Excerpts from a spatial dataset:
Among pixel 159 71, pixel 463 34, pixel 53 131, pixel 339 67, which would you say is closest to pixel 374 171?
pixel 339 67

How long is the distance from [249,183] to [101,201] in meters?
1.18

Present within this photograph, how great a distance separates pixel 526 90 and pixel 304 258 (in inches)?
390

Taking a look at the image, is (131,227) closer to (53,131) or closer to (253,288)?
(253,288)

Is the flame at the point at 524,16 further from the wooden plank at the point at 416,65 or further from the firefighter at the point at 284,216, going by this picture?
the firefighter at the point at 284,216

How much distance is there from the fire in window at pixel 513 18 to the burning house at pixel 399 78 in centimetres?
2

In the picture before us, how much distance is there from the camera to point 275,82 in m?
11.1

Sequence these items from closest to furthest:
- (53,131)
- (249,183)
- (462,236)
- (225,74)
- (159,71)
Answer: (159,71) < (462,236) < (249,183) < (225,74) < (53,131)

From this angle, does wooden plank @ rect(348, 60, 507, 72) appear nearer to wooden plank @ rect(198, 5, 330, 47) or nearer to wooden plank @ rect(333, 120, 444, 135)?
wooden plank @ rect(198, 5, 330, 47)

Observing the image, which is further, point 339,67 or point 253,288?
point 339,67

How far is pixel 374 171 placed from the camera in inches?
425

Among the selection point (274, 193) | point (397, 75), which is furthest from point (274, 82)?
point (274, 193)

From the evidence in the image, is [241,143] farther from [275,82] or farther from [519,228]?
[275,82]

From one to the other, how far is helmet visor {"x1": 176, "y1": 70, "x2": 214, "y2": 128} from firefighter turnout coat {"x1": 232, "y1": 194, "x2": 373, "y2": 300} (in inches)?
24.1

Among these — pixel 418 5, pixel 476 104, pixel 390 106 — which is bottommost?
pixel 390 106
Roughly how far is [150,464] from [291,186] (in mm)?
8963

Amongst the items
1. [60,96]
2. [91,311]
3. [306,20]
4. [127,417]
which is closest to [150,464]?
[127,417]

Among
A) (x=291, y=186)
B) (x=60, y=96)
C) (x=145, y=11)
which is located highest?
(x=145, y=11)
* * *
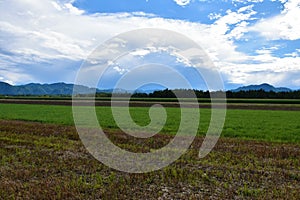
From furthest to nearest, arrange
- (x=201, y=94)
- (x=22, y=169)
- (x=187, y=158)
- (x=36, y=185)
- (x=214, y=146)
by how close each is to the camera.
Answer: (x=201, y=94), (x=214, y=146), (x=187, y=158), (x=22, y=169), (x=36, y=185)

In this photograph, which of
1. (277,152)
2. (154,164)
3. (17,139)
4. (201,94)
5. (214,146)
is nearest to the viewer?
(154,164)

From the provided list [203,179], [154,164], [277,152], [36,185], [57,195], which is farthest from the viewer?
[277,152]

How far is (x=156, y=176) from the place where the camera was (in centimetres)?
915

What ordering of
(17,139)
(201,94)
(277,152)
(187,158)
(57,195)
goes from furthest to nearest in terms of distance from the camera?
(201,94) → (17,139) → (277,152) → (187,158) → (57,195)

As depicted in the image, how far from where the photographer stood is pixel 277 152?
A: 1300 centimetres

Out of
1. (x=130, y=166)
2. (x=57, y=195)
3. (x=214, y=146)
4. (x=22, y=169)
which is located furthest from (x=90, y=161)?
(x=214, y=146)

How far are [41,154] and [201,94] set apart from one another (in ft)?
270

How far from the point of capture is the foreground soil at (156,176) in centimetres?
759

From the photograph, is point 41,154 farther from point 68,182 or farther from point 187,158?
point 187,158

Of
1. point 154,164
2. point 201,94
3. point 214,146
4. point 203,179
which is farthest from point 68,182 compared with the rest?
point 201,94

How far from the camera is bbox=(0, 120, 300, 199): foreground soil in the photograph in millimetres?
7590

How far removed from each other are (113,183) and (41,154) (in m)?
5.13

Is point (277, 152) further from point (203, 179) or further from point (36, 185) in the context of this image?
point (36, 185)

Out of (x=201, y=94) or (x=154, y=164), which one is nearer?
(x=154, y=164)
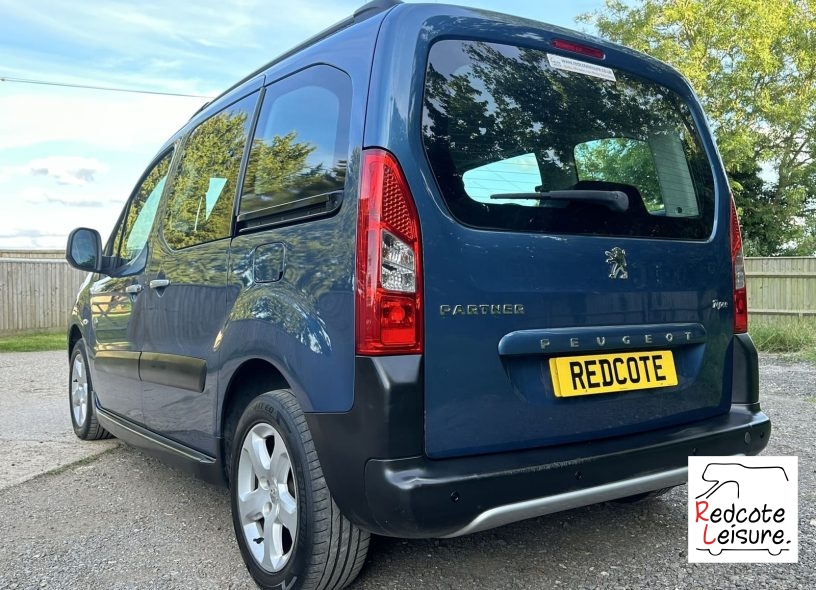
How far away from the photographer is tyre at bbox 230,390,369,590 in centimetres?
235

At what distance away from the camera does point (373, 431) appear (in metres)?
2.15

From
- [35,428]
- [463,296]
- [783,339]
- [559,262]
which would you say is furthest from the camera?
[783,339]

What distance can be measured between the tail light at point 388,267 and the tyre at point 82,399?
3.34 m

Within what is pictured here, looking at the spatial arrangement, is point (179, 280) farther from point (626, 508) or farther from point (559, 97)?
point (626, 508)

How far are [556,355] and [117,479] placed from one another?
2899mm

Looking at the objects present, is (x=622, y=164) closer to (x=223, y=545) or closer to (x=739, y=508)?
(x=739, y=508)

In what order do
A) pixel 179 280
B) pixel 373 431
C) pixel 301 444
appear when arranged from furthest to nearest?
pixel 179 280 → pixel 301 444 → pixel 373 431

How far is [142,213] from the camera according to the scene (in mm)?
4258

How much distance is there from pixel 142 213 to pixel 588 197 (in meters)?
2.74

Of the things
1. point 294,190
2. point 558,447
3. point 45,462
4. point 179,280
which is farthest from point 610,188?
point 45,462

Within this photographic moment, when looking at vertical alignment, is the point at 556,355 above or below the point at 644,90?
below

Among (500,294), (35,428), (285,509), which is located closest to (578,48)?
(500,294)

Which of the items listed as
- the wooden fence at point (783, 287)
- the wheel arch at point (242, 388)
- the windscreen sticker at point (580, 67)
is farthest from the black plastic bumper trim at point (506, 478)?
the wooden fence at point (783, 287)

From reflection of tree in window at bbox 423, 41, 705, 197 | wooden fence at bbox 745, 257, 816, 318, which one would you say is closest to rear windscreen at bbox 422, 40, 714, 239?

• **EXERCISE GOAL**
Retype the items verbatim, beginning at the line containing "Among (500,294), (35,428), (285,509), which" and ending at the line containing "From reflection of", with both of those lines included.

• **TASK SOLUTION**
Among (500,294), (35,428), (285,509), which is located closest to (578,48)?
(500,294)

Which of the items listed as
- the wooden fence at point (783, 287)
- the wheel arch at point (242, 388)
- the windscreen sticker at point (580, 67)
is farthest from the black plastic bumper trim at point (506, 478)?
the wooden fence at point (783, 287)

From reflection of tree in window at bbox 423, 41, 705, 197 | wooden fence at bbox 745, 257, 816, 318, which one would you say is closest to rear windscreen at bbox 422, 40, 714, 239?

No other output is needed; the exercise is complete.